Excerpts of spatial question data
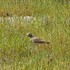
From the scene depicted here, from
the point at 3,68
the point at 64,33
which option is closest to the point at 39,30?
the point at 64,33

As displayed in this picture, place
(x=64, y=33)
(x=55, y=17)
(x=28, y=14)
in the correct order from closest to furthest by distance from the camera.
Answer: (x=64, y=33) → (x=55, y=17) → (x=28, y=14)

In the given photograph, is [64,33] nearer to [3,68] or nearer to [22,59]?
[22,59]

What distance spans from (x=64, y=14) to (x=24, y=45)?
269cm

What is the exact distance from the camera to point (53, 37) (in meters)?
7.18

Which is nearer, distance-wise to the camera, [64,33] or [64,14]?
[64,33]

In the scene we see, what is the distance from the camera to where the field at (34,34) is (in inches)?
230

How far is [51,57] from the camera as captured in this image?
6141 millimetres

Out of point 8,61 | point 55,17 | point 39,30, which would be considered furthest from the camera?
point 55,17

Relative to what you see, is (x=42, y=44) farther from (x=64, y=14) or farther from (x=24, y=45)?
(x=64, y=14)

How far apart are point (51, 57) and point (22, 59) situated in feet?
1.49

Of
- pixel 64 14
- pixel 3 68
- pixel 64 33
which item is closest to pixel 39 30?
pixel 64 33

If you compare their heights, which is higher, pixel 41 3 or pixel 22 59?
pixel 41 3

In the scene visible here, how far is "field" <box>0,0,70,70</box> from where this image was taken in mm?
5840

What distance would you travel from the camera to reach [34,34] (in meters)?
7.70
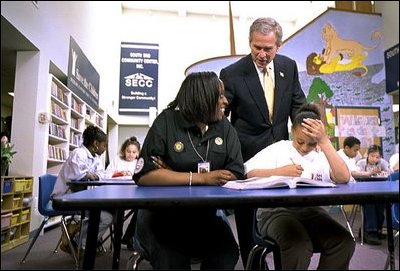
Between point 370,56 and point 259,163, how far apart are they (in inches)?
184

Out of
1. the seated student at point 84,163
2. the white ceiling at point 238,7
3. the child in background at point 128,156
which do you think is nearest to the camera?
the seated student at point 84,163

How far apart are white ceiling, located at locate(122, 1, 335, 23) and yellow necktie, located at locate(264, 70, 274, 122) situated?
9.39 m

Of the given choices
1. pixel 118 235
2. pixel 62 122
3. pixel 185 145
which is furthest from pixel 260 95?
pixel 62 122

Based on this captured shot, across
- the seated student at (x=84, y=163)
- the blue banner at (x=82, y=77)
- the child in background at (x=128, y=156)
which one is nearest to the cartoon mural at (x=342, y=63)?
the child in background at (x=128, y=156)

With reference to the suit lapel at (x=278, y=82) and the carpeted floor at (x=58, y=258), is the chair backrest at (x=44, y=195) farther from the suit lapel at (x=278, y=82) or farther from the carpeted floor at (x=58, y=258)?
the suit lapel at (x=278, y=82)

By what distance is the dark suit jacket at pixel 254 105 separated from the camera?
164 centimetres

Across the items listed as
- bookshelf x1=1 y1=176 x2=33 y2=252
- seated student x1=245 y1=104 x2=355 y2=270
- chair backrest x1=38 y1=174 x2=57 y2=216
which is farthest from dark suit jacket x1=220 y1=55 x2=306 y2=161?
bookshelf x1=1 y1=176 x2=33 y2=252


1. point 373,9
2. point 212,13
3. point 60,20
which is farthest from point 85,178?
point 212,13

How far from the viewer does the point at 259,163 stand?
52.1 inches

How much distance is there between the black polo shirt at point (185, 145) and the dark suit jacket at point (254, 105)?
399 millimetres

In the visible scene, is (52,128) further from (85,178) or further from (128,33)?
(128,33)

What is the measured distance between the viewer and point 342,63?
535 cm

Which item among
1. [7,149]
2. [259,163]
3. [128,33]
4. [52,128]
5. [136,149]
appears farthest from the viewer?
[128,33]

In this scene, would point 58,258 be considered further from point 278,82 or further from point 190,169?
point 278,82
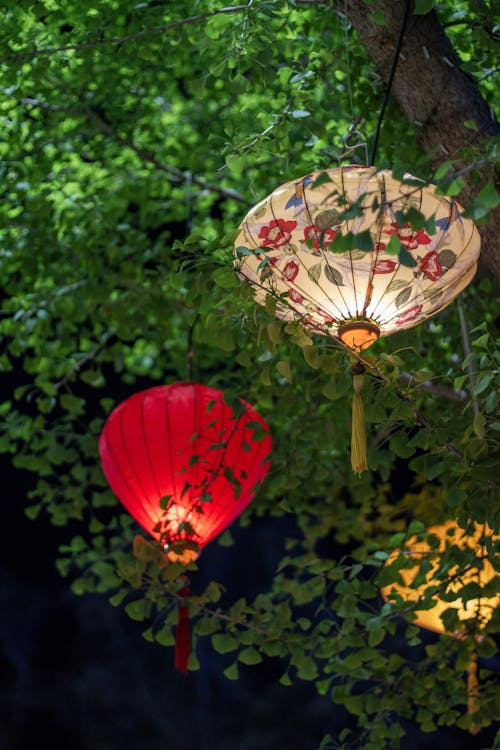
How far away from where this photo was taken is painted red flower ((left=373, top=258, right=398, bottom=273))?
2.10m

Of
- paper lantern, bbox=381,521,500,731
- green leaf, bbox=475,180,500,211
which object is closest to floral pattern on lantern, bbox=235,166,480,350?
green leaf, bbox=475,180,500,211

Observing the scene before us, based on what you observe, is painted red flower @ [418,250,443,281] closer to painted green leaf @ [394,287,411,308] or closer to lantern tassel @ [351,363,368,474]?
painted green leaf @ [394,287,411,308]

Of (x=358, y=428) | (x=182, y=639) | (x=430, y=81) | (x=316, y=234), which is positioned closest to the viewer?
(x=316, y=234)

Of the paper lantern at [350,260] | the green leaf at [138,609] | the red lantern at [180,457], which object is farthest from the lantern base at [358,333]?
the green leaf at [138,609]

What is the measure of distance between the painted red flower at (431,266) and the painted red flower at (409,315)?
88 millimetres

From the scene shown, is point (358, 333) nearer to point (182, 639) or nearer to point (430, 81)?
point (430, 81)

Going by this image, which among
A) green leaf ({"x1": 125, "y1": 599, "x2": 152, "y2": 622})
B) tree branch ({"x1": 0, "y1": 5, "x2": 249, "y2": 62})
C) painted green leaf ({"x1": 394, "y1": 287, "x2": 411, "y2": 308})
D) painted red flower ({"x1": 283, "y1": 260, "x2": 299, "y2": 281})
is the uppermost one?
tree branch ({"x1": 0, "y1": 5, "x2": 249, "y2": 62})

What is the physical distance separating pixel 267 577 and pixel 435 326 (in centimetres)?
268

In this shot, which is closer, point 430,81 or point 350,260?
point 350,260

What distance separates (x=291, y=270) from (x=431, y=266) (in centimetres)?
31

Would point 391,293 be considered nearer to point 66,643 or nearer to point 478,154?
point 478,154

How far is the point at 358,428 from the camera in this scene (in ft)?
7.21

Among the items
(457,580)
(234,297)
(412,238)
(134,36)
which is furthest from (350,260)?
(134,36)

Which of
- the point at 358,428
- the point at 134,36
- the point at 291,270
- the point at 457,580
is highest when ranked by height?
the point at 134,36
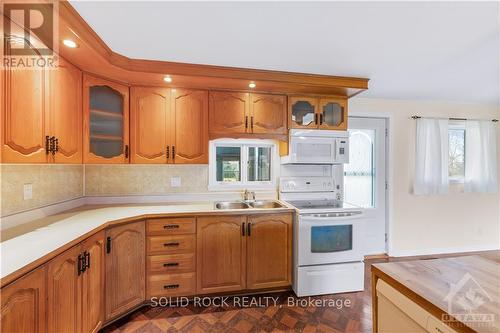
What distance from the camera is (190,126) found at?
7.99 ft

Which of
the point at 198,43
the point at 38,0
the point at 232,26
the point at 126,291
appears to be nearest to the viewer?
the point at 38,0

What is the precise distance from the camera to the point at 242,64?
214 cm

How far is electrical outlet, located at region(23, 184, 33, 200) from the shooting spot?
1.74m

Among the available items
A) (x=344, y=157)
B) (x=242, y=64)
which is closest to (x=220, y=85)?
(x=242, y=64)

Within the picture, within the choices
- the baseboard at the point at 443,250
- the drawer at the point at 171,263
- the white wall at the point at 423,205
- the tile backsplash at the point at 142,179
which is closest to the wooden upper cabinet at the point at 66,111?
the tile backsplash at the point at 142,179

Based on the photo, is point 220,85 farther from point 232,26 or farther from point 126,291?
point 126,291

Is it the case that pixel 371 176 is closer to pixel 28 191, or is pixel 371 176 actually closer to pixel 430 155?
pixel 430 155

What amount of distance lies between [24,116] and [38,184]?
0.73 meters

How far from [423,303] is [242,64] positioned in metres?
2.08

→ **WRITTEN TASK**
Rewrite the full listing above with "the viewpoint" swapped in for every occurrence of "the camera", leaving everything else unchanged. Omit the pictures from your answer.

→ **SOLUTION TO THIS PROBLEM**
From the scene depicted here, from
the point at 3,68
the point at 64,33
which option is closest to the point at 39,30?
the point at 64,33

As displayed in this picture, place
(x=64, y=33)
(x=55, y=17)
(x=28, y=14)
in the correct order from closest to furthest by distance from the viewpoint.
Answer: (x=64, y=33) → (x=55, y=17) → (x=28, y=14)

In the given photograph, is [64,33] nearer to [3,68] or nearer to [22,59]?
[22,59]

What distance spans from (x=64, y=14) to (x=24, y=45)?
269cm

What is the exact distance from the viewpoint to point (53, 37) (in meters)?
7.18

Which is nearer, distance-wise to the viewpoint, [64,33] or [64,14]?
[64,33]

In the scene we see, what is the distance from the viewpoint to where the field at (34,34) is (in inches)?
230

How far is [51,57] from the viewpoint as captured in this image?
6141 millimetres

Out of point 8,61 | point 55,17 | point 39,30, which would be considered furthest from the viewpoint?
point 55,17

Relative to what you see, is (x=42, y=44) farther from (x=64, y=14) or farther from (x=24, y=45)?
(x=64, y=14)

How far apart are point (51, 57) and point (22, 59) situated in feet?
1.49

Of
- pixel 64 14
- pixel 3 68
- pixel 64 33
which item is closest to pixel 39 30?
pixel 64 33

If you compare their heights, which is higher, pixel 41 3 or pixel 22 59?
pixel 41 3

In the scene visible here, how far is "field" <box>0,0,70,70</box> from where this image was taken in mm?
5840

What distance would you travel from the viewpoint to reach [34,34] (in meters)?
7.70
Between point 370,56 and point 259,163, how far apart are they (in inches)?
184

Out of
1. the seated student at point 84,163
2. the white ceiling at point 238,7
3. the child in background at point 128,156
which do you think is nearest to the viewpoint?
the seated student at point 84,163

How far apart are white ceiling, located at locate(122, 1, 335, 23) and yellow necktie, located at locate(264, 70, 274, 122) situated?
9.39 m

Of the given choices
1. pixel 118 235
2. pixel 62 122
3. pixel 185 145
which is furthest from pixel 260 95?
pixel 62 122

Based on this captured shot, across
- the seated student at (x=84, y=163)
- the blue banner at (x=82, y=77)
- the child in background at (x=128, y=156)
which one is nearest to the cartoon mural at (x=342, y=63)?
the child in background at (x=128, y=156)

With reference to the suit lapel at (x=278, y=82) and the carpeted floor at (x=58, y=258), is the chair backrest at (x=44, y=195) farther from the suit lapel at (x=278, y=82) or farther from the carpeted floor at (x=58, y=258)?
the suit lapel at (x=278, y=82)

By what distance is the dark suit jacket at pixel 254 105 separated from the viewpoint?
164 centimetres

Across the items listed as
- bookshelf x1=1 y1=176 x2=33 y2=252
- seated student x1=245 y1=104 x2=355 y2=270
- chair backrest x1=38 y1=174 x2=57 y2=216
which is farthest from dark suit jacket x1=220 y1=55 x2=306 y2=161?
bookshelf x1=1 y1=176 x2=33 y2=252


1. point 373,9
2. point 212,13
3. point 60,20
which is farthest from point 85,178?
point 212,13

How far from the viewer does the point at 259,163 stand?
52.1 inches

How much distance is there between the black polo shirt at point (185, 145) and the dark suit jacket at point (254, 105)?
399 millimetres

In the visible scene, is (52,128) further from (85,178) or further from (128,33)?
(128,33)

What is the measured distance between the viewer and point 342,63?
535 cm

Which item among
1. [7,149]
2. [259,163]
3. [128,33]
4. [52,128]
5. [136,149]
appears farthest from the viewer?
[128,33]

In this scene, would point 58,258 be considered further from point 278,82 or further from point 190,169?
point 278,82
How far away from where this photo was taken is painted red flower ((left=373, top=258, right=398, bottom=273))?
2.10m

Of
- paper lantern, bbox=381,521,500,731
- green leaf, bbox=475,180,500,211
which object is closest to floral pattern on lantern, bbox=235,166,480,350?
green leaf, bbox=475,180,500,211

Observing the scene before us, based on what you observe, is painted red flower @ [418,250,443,281] closer to painted green leaf @ [394,287,411,308] or closer to lantern tassel @ [351,363,368,474]?
painted green leaf @ [394,287,411,308]

Of (x=358, y=428) | (x=182, y=639) | (x=430, y=81) | (x=316, y=234), which is positioned closest to the viewer?
(x=316, y=234)

Of the paper lantern at [350,260] | the green leaf at [138,609] | the red lantern at [180,457], which object is farthest from the lantern base at [358,333]?
the green leaf at [138,609]

What is the measure of distance between the painted red flower at (431,266) and the painted red flower at (409,315)?
88 millimetres

From the scene shown, is point (358, 333) nearer to point (182, 639) or nearer to point (430, 81)?
point (430, 81)

Going by this image, which among
A) green leaf ({"x1": 125, "y1": 599, "x2": 152, "y2": 622})
B) tree branch ({"x1": 0, "y1": 5, "x2": 249, "y2": 62})
C) painted green leaf ({"x1": 394, "y1": 287, "x2": 411, "y2": 308})
D) painted red flower ({"x1": 283, "y1": 260, "x2": 299, "y2": 281})
is the uppermost one?
tree branch ({"x1": 0, "y1": 5, "x2": 249, "y2": 62})

What is the physical distance separating pixel 267 577 and pixel 435 326 (in centimetres)?
268

In this shot, which is closer, point 430,81 or point 350,260?
point 350,260

What distance separates (x=291, y=270) from (x=431, y=266) (in centimetres)?
31

Would point 391,293 be considered nearer to point 66,643 or nearer to point 478,154?
point 478,154

How far is the point at 358,428 from the viewpoint in this scene (in ft)?
7.21

Among the items
(457,580)
(234,297)
(412,238)
(134,36)
which is furthest from (350,260)?
(134,36)

Which of
- the point at 358,428
- the point at 134,36
- the point at 291,270
- the point at 457,580
is highest when ranked by height?
the point at 134,36
What distance from the viewpoint is (190,126) found at?
7.99 ft

Which of
the point at 198,43
the point at 38,0
the point at 232,26
the point at 126,291
appears to be nearest to the viewer?
the point at 38,0

What is the precise distance from the viewpoint to the point at 242,64?
214 cm

How far is electrical outlet, located at region(23, 184, 33, 200) from the shooting spot?
1.74m

Among the available items
A) (x=344, y=157)
B) (x=242, y=64)
which is closest to (x=220, y=85)?
(x=242, y=64)

Within the picture, within the choices
- the baseboard at the point at 443,250
- the drawer at the point at 171,263
- the white wall at the point at 423,205
- the tile backsplash at the point at 142,179
which is closest to the wooden upper cabinet at the point at 66,111?
the tile backsplash at the point at 142,179

Based on the photo, is point 220,85 farther from point 232,26 or farther from point 126,291?
point 126,291

Is it the case that pixel 371 176 is closer to pixel 28 191, or is pixel 371 176 actually closer to pixel 430 155?
pixel 430 155

What amount of distance lies between [24,116] and [38,184]?
0.73 meters

How far from [423,303] is [242,64] positioned in metres?
2.08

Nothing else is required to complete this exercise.